Your provider's mail server being used as spam relay has direct repercussions on you:
• Your mail server's IP address (a unique numerical ID on the Internet) is blacklisted by spam-fighting software, and your legitimate emails are blocked as potential junk mail by other email providers.
• Your email address is used to spam others, reflecting poorly on your organization - since most people will assume that you are spamming them.
• Because the mail server deals with so many illegitimate emails, its performance takes a hit, to the potential point of crashing, leaving everyone without email service.
It is in all email users' interest to encourage your email provider to mandate outgoing authentication, a simple extra step to drastically reduce the volume of worldwide junk mail.
To customize your email accounts in Outlook 2003, go to Tools > Options.
Select the Mail Setup tab from the Options dialog, and click E-mail Accounts.
Select the email account and click Next.
Increasingly, to fight spam by preventing mail servers to be used as relays for junk mail, Internet Service Providers (ISP) and Email Providers require that authentication takes place before their mail server can be used.
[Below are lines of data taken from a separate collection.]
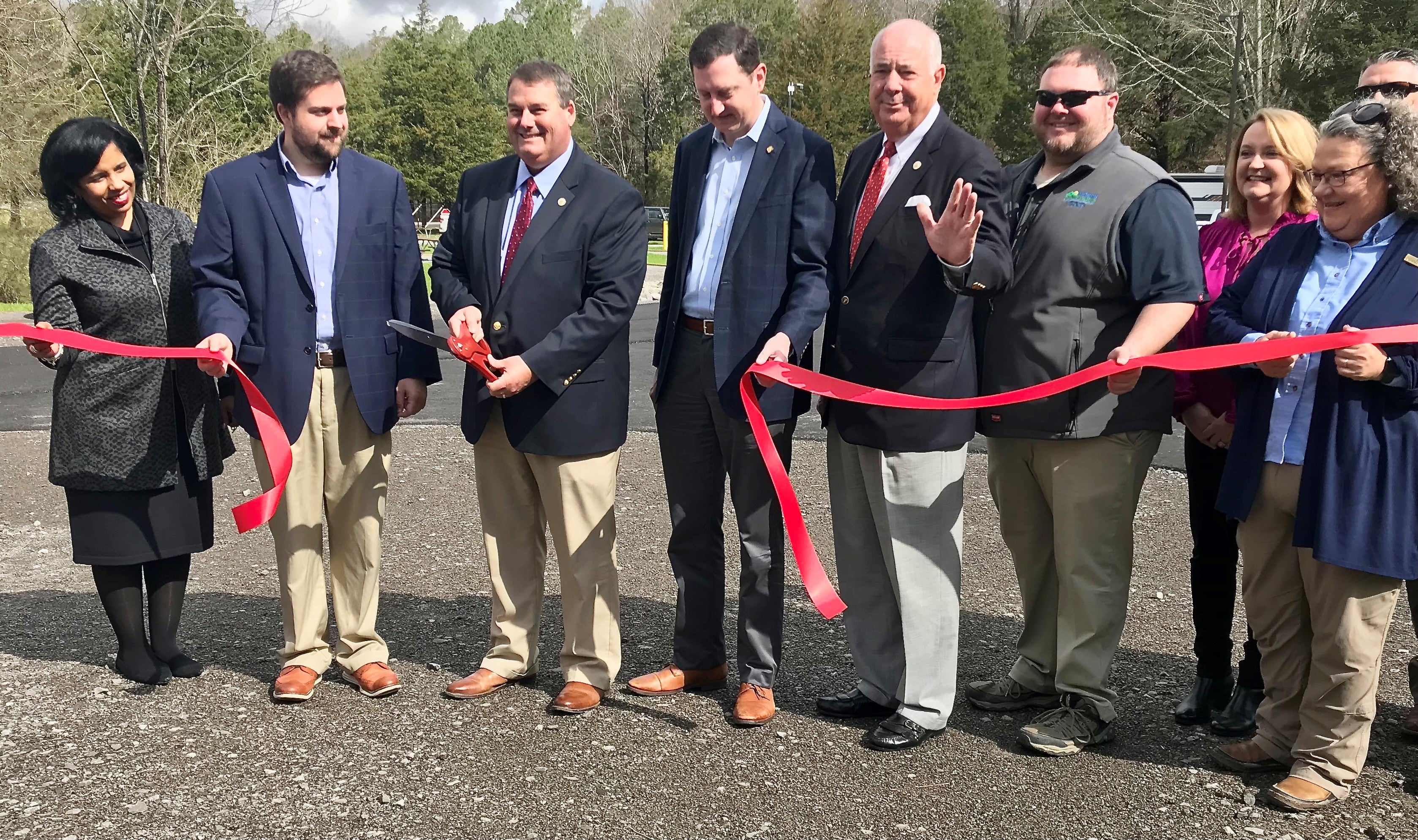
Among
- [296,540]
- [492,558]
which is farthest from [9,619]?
[492,558]

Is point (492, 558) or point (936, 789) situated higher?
point (492, 558)

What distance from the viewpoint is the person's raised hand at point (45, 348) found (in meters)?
4.64

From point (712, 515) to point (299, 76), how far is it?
2.24 metres

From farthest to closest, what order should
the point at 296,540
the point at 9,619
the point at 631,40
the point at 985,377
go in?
the point at 631,40 → the point at 9,619 → the point at 296,540 → the point at 985,377

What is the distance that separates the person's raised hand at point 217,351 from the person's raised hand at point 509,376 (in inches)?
38.0

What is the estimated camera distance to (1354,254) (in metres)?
3.80

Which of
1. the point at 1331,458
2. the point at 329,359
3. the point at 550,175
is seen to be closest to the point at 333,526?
the point at 329,359

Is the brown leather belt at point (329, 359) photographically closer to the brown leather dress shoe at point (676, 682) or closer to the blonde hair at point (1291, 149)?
the brown leather dress shoe at point (676, 682)

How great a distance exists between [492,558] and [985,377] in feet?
6.72

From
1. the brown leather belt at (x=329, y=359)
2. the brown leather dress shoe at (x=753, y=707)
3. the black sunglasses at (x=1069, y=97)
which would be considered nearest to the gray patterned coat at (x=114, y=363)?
the brown leather belt at (x=329, y=359)

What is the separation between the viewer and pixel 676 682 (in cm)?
484

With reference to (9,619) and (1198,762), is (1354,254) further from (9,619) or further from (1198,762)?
(9,619)

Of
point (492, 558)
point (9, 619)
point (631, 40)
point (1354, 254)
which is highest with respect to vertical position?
point (631, 40)

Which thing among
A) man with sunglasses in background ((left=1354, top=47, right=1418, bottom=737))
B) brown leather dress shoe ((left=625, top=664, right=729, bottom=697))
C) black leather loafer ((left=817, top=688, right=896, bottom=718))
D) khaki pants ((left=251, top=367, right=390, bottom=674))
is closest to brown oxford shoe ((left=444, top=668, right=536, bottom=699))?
khaki pants ((left=251, top=367, right=390, bottom=674))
Outlook 2003 can accommodate these requirements.
Check with your email provider if this option is required. If it is, you would set it up under Outlook 2003's Outgoing Server tab. In most cases, the login information will be the same as that used to retrieve your emails from the server, where user name is the email address.
To enable outgoing authentication in Outlook 2003, check the My outgoing server (SMTP) requires authentication checkbox.
If login credentials are the same as your email account's, leave the default selection, Use same settings as my incoming mail server. By incoming mail server, Outlook refers to the credentials needed to retrieve emails from the mail server. "Incoming mail server" is the server from which you download your emails.
In the uncommon scenario where credentials are different from your email account's, simply check the Log on using radio button, and type in the appropriate User Name and Password.
If required, check the Log on using Secure Password Authentication (SPA) checkbox. In doubt, leave this box unchecked: this is used to enforce encrypted authentication, and most email providers do not support it.
"Log on to incoming mail server before sending mail" — since this last option requires a non-standard mail server setup (configured to use "POP before SMTP" authentication), your internet service provider or email hosting company will let you know if you can or should use it.